Dear Men, Stop Staring at My Boobs

boobs

Two years ago, my friends and I decided to have a low-key New Year’s Eve. Instead of spending our money on tickets to one of Toronto’s many parties, we decided to go out for a nice meal. But, that didn’t mean I wasn’t going to dress up. I wore a little black dress that happened to have a v-neck cut. I was a bit uncomfortable with the amount of cleavage I was showing, so I made attempts to cover myself up with a well-placed safety-pin. I was still showing a lot more cleavage than I am used to, but I figured, ‘Hey, it’s NYE. Why not?’

What I did not anticipate was what happened at dinner. My friends and I were seated next to a family of three — mom, dad and teenage son. The mom and dad seemed to be at odds, perhaps they were even divorced. How could I possibly know that? Well, the man was obviously distracted and clearly not paying much attention to the conversation at his table. He spent the better part of his dinner staring at my chest. Staring is perhaps too light a word. He was ogling. All night. Through his and my entire dinner.

* **Given task A**: Reproduce the stretch of the New Year's Eve essay from "What I did not" through "my entire dinner.", word for word.
* **Given task B**: For each statement below, say yes or no according to the New Year's Eve essay, and quote the words from the essay that decide it. (i) The writer and friends bought tickets to a party in Toronto. (ii) The writer's dress had a v-neck cut. (iii) The family at the next table was made up of three people.

* **Given records**:

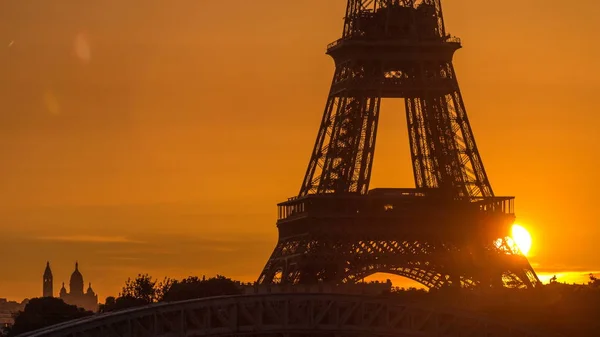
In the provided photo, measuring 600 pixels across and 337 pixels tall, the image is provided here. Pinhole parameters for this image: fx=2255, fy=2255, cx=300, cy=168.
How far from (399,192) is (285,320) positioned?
152ft

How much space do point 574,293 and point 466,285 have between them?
14455 mm

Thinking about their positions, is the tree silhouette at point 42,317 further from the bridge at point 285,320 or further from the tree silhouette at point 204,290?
the bridge at point 285,320

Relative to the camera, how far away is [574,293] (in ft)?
499

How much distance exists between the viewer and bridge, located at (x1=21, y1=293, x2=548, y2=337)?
387 ft

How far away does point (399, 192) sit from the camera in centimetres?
16762

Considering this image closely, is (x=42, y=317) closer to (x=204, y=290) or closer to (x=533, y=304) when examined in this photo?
(x=204, y=290)

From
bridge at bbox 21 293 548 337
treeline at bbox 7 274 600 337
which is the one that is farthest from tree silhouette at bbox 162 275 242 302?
bridge at bbox 21 293 548 337

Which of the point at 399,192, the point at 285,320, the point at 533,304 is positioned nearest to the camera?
the point at 285,320

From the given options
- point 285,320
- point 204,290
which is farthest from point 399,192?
point 285,320

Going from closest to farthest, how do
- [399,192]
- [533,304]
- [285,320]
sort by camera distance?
[285,320] < [533,304] < [399,192]

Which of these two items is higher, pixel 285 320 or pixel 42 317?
pixel 42 317

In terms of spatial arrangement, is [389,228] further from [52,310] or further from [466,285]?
[52,310]

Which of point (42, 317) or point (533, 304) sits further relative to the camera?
point (42, 317)

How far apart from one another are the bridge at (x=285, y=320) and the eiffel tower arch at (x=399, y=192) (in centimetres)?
3478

* **Correct output A**:
What I did not anticipate was what happened at dinner. My friends and I were seated next to a family of three — mom, dad and teenage son. The mom and dad seemed to be at odds, perhaps they were even divorced. How could I possibly know that? Well, the man was obviously distracted and clearly not paying much attention to the conversation at his table. He spent the better part of his dinner staring at my chest. Staring is perhaps too light a word. He was ogling. All night. Through his and my entire dinner.

* **Correct output B**:
(i) No: "Instead of spending our money on tickets to one of Toronto’s many parties, we decided to go out for a nice meal."
(ii) Yes: "I wore a little black dress that happened to have a v-neck cut."
(iii) Yes: "a family of three — mom, dad and teenage son"